>> begin Given passage

The Dynowski Family

enlarge map
Photos: 1

Story of Rescue - The Dynowski Family

In the 1930s, Franciszka Dynowska started working as a housemaid in the house of the Jewish Risenblum family in Tarnów. In 1936, the Rosenblums moved to Kraków and took Franciszka with them. She lived with the Jewish family until August 1939.

After the outbreak of WWII, the Rosenblum family left Kraków and moved to the East. Mrs Rosenblum's husband moved to the USSR, but she did not go with him and came back to Tarnów with two of their children. At the time, Franciszka Dynowska lived with her mother in the town of Krzyż. She did not have much money, and made a living out of selling food and delivering it to, among others, Jewish families.

In June 1942, Mrs Rosenblum and her children, as well as their relatives, the Postrąg family, started to live in the newly established ghetto in Tarnów. Dynowska often delivered food for them.

>> end Given passage
>> begin Data excerpts

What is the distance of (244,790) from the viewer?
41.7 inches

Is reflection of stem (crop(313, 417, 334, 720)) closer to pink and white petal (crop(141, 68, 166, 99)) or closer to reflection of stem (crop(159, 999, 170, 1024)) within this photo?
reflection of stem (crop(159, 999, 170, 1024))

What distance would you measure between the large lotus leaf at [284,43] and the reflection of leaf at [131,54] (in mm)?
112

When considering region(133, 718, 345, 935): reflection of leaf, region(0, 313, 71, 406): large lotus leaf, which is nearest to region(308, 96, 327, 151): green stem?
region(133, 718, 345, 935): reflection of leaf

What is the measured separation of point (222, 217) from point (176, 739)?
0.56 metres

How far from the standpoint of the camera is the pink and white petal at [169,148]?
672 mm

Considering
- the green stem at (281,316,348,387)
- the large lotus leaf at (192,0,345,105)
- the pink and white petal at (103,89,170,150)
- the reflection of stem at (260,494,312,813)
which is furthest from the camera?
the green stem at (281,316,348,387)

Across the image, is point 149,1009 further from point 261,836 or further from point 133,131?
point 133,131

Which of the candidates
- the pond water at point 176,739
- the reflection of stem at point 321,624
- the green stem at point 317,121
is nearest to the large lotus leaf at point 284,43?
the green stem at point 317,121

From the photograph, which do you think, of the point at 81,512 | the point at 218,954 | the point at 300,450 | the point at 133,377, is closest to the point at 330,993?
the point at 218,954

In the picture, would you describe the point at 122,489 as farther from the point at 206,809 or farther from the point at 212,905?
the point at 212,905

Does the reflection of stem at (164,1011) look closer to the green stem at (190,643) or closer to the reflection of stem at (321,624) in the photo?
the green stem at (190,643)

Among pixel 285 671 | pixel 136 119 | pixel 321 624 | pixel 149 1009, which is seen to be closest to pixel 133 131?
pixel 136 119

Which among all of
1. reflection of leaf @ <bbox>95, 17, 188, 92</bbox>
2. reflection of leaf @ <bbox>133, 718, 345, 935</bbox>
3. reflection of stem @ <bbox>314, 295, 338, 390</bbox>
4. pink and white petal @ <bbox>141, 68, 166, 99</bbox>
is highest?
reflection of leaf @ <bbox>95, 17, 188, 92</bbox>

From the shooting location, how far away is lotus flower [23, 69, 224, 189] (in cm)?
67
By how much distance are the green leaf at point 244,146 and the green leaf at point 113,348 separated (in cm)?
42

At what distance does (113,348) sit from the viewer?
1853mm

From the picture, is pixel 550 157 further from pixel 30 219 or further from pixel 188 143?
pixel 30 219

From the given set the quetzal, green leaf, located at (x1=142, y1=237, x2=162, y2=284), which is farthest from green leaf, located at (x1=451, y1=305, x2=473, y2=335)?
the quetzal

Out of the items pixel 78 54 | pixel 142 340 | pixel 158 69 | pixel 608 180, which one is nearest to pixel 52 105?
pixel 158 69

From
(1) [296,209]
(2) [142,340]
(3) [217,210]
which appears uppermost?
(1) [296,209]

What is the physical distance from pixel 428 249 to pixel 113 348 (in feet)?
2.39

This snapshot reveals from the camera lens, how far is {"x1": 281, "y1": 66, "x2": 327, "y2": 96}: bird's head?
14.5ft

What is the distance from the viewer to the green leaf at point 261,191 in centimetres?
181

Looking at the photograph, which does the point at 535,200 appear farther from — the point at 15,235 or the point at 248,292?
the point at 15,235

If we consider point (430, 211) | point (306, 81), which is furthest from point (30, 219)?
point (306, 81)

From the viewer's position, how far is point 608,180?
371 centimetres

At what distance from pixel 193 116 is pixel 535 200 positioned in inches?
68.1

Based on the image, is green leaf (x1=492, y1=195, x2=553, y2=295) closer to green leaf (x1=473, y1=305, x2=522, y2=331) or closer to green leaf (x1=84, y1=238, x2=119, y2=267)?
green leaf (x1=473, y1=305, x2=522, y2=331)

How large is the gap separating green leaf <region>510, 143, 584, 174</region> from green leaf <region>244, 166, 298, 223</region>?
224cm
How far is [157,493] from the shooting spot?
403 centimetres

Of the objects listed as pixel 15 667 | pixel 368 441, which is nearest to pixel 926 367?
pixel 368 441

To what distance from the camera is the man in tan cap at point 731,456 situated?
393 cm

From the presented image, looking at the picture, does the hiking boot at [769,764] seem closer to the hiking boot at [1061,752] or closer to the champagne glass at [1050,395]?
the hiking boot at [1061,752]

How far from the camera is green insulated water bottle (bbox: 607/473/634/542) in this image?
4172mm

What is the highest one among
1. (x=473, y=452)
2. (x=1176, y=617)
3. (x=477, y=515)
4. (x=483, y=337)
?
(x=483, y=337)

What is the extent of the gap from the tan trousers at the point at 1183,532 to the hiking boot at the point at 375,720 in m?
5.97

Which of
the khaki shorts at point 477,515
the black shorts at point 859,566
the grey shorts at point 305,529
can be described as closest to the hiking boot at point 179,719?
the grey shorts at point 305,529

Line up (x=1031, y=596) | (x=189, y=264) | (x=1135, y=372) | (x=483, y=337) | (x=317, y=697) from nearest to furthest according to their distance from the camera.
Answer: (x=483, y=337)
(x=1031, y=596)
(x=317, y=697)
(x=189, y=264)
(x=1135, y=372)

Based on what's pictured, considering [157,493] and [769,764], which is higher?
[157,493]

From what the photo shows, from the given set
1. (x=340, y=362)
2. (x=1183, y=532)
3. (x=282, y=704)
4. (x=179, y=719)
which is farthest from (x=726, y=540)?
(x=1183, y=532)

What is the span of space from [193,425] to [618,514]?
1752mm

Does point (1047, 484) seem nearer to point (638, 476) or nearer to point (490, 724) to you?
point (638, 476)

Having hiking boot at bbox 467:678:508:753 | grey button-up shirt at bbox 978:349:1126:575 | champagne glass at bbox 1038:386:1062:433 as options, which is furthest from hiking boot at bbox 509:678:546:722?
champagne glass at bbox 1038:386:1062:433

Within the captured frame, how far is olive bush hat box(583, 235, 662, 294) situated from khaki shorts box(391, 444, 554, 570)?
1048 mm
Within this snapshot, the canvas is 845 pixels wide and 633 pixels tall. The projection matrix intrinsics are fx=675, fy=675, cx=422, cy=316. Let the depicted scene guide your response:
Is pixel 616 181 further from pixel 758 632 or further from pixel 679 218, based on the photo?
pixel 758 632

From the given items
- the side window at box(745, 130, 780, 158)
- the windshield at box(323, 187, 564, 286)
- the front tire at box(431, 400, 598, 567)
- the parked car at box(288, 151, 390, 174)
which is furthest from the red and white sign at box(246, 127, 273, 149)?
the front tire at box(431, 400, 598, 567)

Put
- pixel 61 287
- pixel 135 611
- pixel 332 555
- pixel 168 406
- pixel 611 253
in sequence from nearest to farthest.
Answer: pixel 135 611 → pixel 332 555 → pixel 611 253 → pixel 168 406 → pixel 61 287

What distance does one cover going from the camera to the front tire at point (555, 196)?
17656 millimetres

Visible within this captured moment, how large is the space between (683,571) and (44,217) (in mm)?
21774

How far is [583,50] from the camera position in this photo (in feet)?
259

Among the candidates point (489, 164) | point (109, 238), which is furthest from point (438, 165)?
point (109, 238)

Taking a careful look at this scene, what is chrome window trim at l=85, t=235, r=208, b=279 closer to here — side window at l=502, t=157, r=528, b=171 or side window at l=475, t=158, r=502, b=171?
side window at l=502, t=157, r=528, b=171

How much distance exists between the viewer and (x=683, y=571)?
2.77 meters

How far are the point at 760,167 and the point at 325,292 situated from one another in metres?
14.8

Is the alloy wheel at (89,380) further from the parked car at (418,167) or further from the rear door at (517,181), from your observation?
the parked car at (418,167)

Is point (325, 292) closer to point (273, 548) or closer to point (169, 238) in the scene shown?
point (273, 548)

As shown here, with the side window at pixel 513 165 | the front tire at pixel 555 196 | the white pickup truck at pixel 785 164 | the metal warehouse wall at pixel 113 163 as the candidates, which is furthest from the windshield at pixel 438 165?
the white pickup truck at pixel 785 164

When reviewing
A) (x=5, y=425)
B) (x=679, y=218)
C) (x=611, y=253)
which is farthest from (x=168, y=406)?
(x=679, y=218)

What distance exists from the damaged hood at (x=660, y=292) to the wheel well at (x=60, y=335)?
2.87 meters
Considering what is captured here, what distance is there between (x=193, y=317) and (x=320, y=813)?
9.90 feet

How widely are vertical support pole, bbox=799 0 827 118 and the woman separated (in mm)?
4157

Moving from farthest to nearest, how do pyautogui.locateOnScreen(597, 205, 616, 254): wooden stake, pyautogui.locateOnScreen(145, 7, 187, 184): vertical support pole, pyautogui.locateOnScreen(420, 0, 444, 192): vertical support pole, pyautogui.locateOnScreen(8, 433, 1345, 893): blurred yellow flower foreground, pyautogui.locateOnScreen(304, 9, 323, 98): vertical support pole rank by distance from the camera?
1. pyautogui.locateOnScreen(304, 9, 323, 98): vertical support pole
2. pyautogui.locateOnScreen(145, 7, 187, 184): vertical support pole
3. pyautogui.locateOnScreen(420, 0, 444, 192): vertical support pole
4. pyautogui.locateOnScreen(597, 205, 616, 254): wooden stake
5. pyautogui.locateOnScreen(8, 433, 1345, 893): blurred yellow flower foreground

>> end Data excerpts

*Task instructions*
• 1. From the Dynowski family rescue story, set down the passage starting at "Story of Rescue" and ending at "until August 1939.".
• 2. According to the Dynowski family rescue story, when did Mrs Rosenblum and her children start to live in the ghetto in Tarnów?
• 3. Carry the Dynowski family rescue story forward from its final sentence.

*Set of answers*
• 1.
Story of Rescue - The Dynowski Family

In the 1930s, Franciszka Dynowska started working as a housemaid in the house of the Jewish Risenblum family in Tarnów. In 1936, the Rosenblums moved to Kraków and took Franciszka with them. She lived with the Jewish family until August 1939.

• 2. June 1942

• 3.
In June 1943, Regina Postrąg asked Franciszka to help her and her daughter (she was 36 and her daughter was 8). Two months later, Franciszka brought her the so-called Aryan documents prepared on the basis of falsified baptism certificates issued by a priest from a parish in Tarnów. With the help from Franciszka's son, Władysław, the family was brought out of the ghetto mere days before its liquidation.

Władysław Dynowski said: “Me and my mum came to the gate of the ghetto to meet the Postrąg family. The husband said goodbye to his wife and his daughter (it was a heartbreaking scene). I took the daughter, Róża, to Krzyż, while mum took Mrs Postrąg to her brother's house.” Mr Postrąg was caught and shot in the village of Żukowice Stare (located ca. 16km away from Tarnów) when he tried to join a local partisan unit.

Regina Postrąg ended up living in the house of Franciszka's brother in Pleśnia near Tarnów. After the war, Władysław Dynowski said: “Mrs Postrąg was severely depressed because she was aware that she put almost the entire family in such a great danger.” Róża Postrąg lived in the town of Krzyż, in the house of Leon and Ludwika Dynowski. According to the cover-up story, she was Aleksandra, one of the daughters of Franciszka's brother from Pleśna. She lived there until the end of the war.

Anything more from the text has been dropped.